Stacey Colino's last feature was "Mommy, It Hurts!" in the March issue.

Night-Night Magic

Whatever your kids' ages, the best way to help them sleep longer and better is to maintain a consistent bedtime routine. That's easier said than done, of course. But it's worth the effort to try to stick to a schedule  -- a bath and teeth brushing, then one or two books read in bed, for instance  -- night after night (weekends too, within reason). "A few months ago, I was constantly rushing snuggle time with my son, Will, who's 5, since I also have a 3-year-old to take care of. One night he said to me, 'Mom, I need to cuddle more so I have the power to make it through the night in my own bed,'" says Cathy Halliwell, a mom of two in Richmond. "After that, I didn't cheat him out of this important time, and now he does sleep through the night most of the time."

For Pam Loeb, a mom of two in Washington, DC, playing a sound machine of ocean waves or a CD of bedtime songs  -- and letting her son go to sleep with a stuffed animal  -- does the trick.

If your child's getting to bed too late, start moving his bedtime back by 15 to 20 minutes a night until it's at an appropriate time, given when he needs to get up in the morning.
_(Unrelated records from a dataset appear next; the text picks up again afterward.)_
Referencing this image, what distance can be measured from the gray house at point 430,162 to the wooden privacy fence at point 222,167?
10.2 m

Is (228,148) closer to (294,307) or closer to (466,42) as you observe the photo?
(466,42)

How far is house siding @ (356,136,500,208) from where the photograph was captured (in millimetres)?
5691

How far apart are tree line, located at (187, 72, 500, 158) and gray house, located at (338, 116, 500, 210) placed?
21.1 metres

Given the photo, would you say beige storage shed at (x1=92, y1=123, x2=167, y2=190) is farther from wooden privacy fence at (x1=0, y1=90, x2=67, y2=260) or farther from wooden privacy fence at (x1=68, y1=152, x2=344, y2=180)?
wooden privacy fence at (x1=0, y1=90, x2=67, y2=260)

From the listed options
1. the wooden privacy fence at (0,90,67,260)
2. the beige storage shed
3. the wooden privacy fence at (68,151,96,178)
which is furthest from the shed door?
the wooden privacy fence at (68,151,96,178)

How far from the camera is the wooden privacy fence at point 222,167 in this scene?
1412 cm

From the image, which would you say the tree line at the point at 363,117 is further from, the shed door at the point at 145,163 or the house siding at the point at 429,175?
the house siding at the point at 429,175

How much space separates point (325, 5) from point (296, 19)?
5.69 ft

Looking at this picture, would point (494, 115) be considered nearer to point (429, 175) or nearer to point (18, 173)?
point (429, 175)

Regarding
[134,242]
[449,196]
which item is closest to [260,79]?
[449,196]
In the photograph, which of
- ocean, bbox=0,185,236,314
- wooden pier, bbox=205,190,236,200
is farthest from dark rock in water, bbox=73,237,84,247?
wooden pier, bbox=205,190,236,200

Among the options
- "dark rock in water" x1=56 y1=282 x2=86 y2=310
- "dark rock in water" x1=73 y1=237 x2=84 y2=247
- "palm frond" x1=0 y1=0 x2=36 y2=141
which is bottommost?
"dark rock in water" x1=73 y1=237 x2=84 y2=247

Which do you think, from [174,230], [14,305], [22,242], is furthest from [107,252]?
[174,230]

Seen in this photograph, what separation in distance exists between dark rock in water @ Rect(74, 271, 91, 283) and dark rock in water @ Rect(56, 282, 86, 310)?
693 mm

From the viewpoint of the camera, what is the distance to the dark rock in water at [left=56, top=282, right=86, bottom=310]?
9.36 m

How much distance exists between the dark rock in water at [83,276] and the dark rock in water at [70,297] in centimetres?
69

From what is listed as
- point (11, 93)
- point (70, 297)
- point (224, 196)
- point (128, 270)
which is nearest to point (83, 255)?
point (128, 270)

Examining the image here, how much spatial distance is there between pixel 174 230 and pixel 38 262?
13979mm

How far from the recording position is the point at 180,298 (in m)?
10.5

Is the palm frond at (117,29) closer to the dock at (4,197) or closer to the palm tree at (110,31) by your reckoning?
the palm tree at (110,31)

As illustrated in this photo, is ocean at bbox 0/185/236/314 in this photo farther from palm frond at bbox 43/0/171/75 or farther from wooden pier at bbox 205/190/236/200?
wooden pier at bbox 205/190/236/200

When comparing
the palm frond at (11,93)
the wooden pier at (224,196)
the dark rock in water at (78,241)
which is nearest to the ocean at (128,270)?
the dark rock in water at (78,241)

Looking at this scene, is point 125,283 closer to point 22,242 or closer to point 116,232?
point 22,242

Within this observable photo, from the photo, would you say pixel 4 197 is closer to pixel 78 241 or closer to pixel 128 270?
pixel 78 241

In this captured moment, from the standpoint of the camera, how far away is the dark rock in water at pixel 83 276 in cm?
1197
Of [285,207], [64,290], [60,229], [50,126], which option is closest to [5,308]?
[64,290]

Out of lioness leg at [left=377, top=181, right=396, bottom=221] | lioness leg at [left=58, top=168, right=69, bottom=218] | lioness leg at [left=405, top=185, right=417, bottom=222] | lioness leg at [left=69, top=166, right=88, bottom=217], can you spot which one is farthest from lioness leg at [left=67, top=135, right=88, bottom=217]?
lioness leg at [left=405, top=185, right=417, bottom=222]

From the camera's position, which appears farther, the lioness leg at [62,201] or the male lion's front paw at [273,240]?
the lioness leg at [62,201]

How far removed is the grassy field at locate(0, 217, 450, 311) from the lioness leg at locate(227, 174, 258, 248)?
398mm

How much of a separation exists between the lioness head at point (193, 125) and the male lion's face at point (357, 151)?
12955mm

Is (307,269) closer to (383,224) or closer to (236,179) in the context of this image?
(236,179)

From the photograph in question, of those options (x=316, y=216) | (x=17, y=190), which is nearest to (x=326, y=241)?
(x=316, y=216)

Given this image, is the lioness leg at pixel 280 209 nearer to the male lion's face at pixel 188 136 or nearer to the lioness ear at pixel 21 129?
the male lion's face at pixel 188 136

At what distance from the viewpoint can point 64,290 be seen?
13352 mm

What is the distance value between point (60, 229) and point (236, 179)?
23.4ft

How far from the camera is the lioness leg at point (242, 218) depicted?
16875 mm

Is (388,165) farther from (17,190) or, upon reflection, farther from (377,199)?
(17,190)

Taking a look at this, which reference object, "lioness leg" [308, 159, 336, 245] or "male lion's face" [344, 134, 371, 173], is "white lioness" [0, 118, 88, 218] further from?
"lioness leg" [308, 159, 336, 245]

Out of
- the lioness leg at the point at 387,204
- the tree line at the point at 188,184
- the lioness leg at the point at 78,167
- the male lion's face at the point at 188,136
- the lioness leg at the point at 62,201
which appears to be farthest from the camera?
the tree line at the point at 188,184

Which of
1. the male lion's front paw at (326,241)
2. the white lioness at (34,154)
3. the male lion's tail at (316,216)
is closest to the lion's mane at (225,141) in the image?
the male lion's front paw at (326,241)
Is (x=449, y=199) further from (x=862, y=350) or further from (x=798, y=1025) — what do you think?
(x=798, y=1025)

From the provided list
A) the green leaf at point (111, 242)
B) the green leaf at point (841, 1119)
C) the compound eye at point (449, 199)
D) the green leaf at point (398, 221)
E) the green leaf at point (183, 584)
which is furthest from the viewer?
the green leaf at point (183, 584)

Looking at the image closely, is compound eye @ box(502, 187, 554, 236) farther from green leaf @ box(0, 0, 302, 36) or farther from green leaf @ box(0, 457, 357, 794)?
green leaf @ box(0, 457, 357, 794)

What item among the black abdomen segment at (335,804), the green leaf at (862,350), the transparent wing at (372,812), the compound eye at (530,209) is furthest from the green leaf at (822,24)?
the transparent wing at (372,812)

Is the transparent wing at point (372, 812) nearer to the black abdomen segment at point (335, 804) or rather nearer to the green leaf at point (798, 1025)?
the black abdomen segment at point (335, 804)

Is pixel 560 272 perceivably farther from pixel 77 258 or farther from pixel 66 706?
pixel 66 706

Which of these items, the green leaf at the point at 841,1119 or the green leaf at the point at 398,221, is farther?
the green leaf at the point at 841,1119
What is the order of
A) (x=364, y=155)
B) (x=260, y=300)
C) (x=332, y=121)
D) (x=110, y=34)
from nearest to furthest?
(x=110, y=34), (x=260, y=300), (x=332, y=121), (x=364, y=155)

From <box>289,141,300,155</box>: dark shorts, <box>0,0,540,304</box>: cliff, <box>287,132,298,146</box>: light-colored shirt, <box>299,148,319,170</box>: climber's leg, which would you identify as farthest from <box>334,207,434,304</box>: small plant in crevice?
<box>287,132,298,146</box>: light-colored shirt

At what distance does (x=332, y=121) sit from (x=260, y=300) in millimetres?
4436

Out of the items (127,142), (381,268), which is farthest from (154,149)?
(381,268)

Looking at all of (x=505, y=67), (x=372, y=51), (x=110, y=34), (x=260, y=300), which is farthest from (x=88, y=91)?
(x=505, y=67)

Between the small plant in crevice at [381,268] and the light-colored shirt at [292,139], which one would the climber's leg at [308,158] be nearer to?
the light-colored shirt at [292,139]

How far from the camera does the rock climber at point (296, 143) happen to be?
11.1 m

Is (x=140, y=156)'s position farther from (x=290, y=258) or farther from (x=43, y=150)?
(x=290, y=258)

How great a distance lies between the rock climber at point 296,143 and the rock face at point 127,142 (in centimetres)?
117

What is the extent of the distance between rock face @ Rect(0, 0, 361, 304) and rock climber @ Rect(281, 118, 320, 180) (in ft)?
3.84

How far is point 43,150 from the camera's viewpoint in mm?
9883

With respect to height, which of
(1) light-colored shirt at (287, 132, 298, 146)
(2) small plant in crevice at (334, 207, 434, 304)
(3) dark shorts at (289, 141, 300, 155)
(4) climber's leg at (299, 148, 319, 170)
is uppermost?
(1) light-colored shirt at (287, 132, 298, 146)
And don't forget to factor in how long it actually takes him to fall asleep  -- while infants might get there quickly, toddlers often take longer, and more than half of preschoolers need 15 minutes or more to reach the land of Nod.

If your child's sleep problems persist, talk to your pediatrician. Parents too often don't volunteer information about how well their children are sleeping, or express concerns about bedtime, and not every doctor will ask, assuming that if something's wrong the parent will bring it up. Helping your child get good sleep is not only one of the best things you can do for him, but for yourself too. There's a trickle-up effect: Behind every sleep-deprived child, there's a bleary-eyed mom.